[Records from a collection]
______

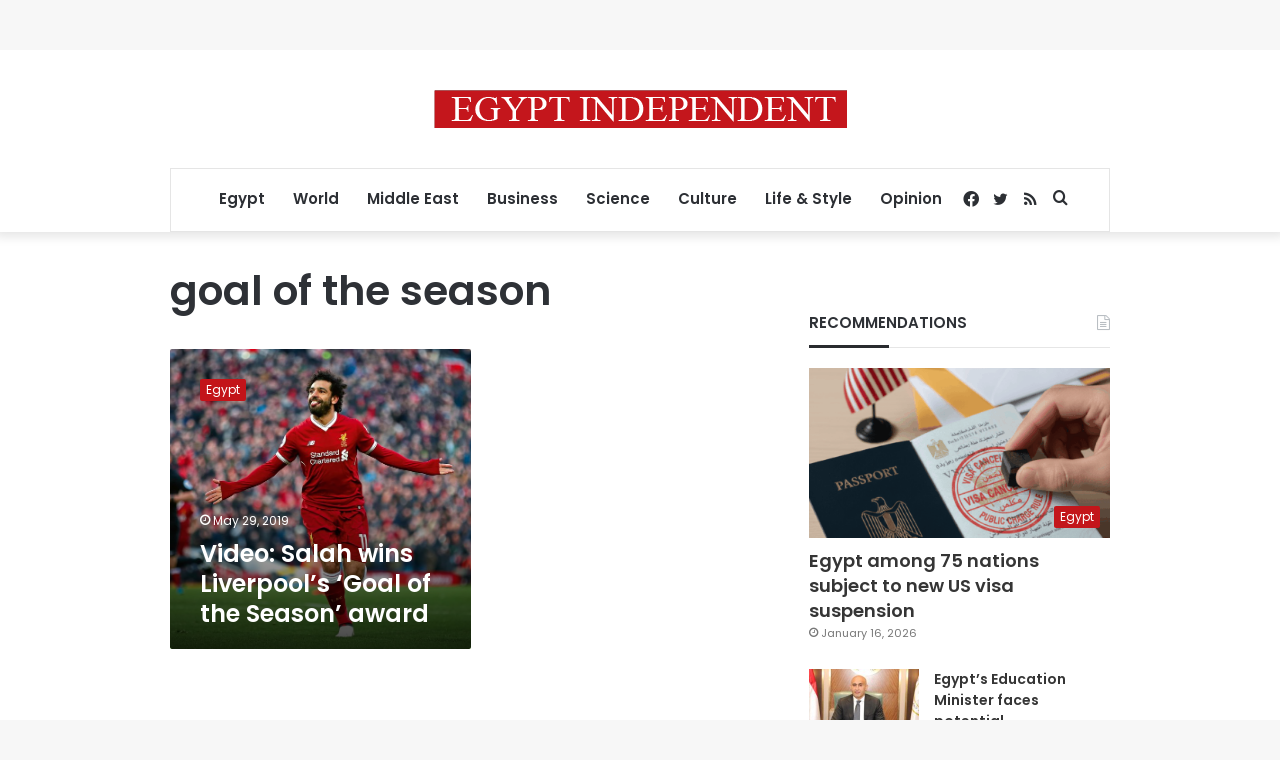

--- FILE ---
content_type: text/html; charset=utf-8
request_url: https://www.google.com/recaptcha/api2/aframe
body_size: 267
content:
<!DOCTYPE HTML><html><head><meta http-equiv="content-type" content="text/html; charset=UTF-8"></head><body><script nonce="4acjEGUO1fwvr4RWfYEM6w">/** Anti-fraud and anti-abuse applications only. See google.com/recaptcha */ try{var clients={'sodar':'https://pagead2.googlesyndication.com/pagead/sodar?'};window.addEventListener("message",function(a){try{if(a.source===window.parent){var b=JSON.parse(a.data);var c=clients[b['id']];if(c){var d=document.createElement('img');d.src=c+b['params']+'&rc='+(localStorage.getItem("rc::a")?sessionStorage.getItem("rc::b"):"");window.document.body.appendChild(d);sessionStorage.setItem("rc::e",parseInt(sessionStorage.getItem("rc::e")||0)+1);localStorage.setItem("rc::h",'1768716743233');}}}catch(b){}});window.parent.postMessage("_grecaptcha_ready", "*");}catch(b){}</script></body></html>

--- FILE ---
content_type: application/javascript; charset=utf-8
request_url: https://fundingchoicesmessages.google.com/f/AGSKWxXMSUhX2JP3pnRiEtFsCq1B3vkAa5J_EZA-MfkWJa0Dq9QwqanYDoeHOJYsiXoyN9nOov_QF4Nu8Z71lyFPferP99SsLORDzsgdQ2AzEm2omCgAKmucTwNkBaq4R4ZGeb7wnARODBLUhScnrU7TaFKQr3YzV-EHaDxiwXM1iGH8HqEoekqBug9rLcMS/_/OAS/show?/common/dart_wrapper__650x350./active-ad-/interstitial_ad.
body_size: -1289
content:
window['f298ec4b-7a6b-4714-9af5-20dedd967d9f'] = true;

______

Activity:
The reply should consist solely of the lines above from the one that has "Anti-fraud and anti-abuse" through the one that has "content_type: application/javascript; charset=utf-8", reproduced exactly.

Response to the task:
<!DOCTYPE HTML><html><head><meta http-equiv="content-type" content="text/html; charset=UTF-8"></head><body><script nonce="4acjEGUO1fwvr4RWfYEM6w">/** Anti-fraud and anti-abuse applications only. See google.com/recaptcha */ try{var clients={'sodar':'https://pagead2.googlesyndication.com/pagead/sodar?'};window.addEventListener("message",function(a){try{if(a.source===window.parent){var b=JSON.parse(a.data);var c=clients[b['id']];if(c){var d=document.createElement('img');d.src=c+b['params']+'&rc='+(localStorage.getItem("rc::a")?sessionStorage.getItem("rc::b"):"");window.document.body.appendChild(d);sessionStorage.setItem("rc::e",parseInt(sessionStorage.getItem("rc::e")||0)+1);localStorage.setItem("rc::h",'1768716743233');}}}catch(b){}});window.parent.postMessage("_grecaptcha_ready", "*");}catch(b){}</script></body></html>

--- FILE ---
content_type: application/javascript; charset=utf-8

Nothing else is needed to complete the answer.